When opposites collide, fragments fly. Order degenerates to chaos. No wonder we fight to avoid crashes. Take, for instance, the contradiction between the two ways people process information—literate-style and oral-style. Neither intelligence nor education matters. Twenty percent of us in the world would rather read than listen, but 80% would rather listen than read. We spend years mastering literate-style, but acquire oral-style as babies. Literate-style divides knowledge into categories and lists. Oral-style organizes life with context and chronology. Literate-style takes notes. Oral-style remembers stories.
Collisions between such opposites can be messy. But not always. Sometimes they produce better results.

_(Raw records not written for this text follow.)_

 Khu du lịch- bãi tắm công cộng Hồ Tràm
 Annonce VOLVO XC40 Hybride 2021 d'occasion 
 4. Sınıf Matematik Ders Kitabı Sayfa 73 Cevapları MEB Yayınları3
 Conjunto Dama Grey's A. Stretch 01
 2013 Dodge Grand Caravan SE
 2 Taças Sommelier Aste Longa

For example, MAF aviation operations use literate-style procedures. The Cessna 206 engine-start checklist requires completing 10 steps in the right sequence–and that’s just one of 28 normal-operation checklists for that airplane containing a total of 223 steps. Regulations demand we read and comply with every step, in order, each and every time.

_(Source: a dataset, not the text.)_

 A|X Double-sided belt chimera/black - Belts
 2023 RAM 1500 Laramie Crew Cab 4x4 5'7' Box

However, every flight also tells a story. A local pastor oversees flocks in several villages. On a flight to the first village, weather forces a diversion. At the second village, a man stumbles in from the trail just as the pastor arrives. Coincidence becomes serendipity as the wanderer finds new life.
But what if his village listeners only use oral-style? He can, instead, minister like Jesus who responded to a hostile crowd with the parable of the Prodigal Son (Luke 15:11-32) giving them familiar context and a chronology they could follow.
In fact, it turns out God’s ways often blend rather than smash polar opposites. He shows us a Servant who is King, and a Lion who is Lamb. Then, He sends us to confront our world with His kingdom. And that collision yields the best stories ever told.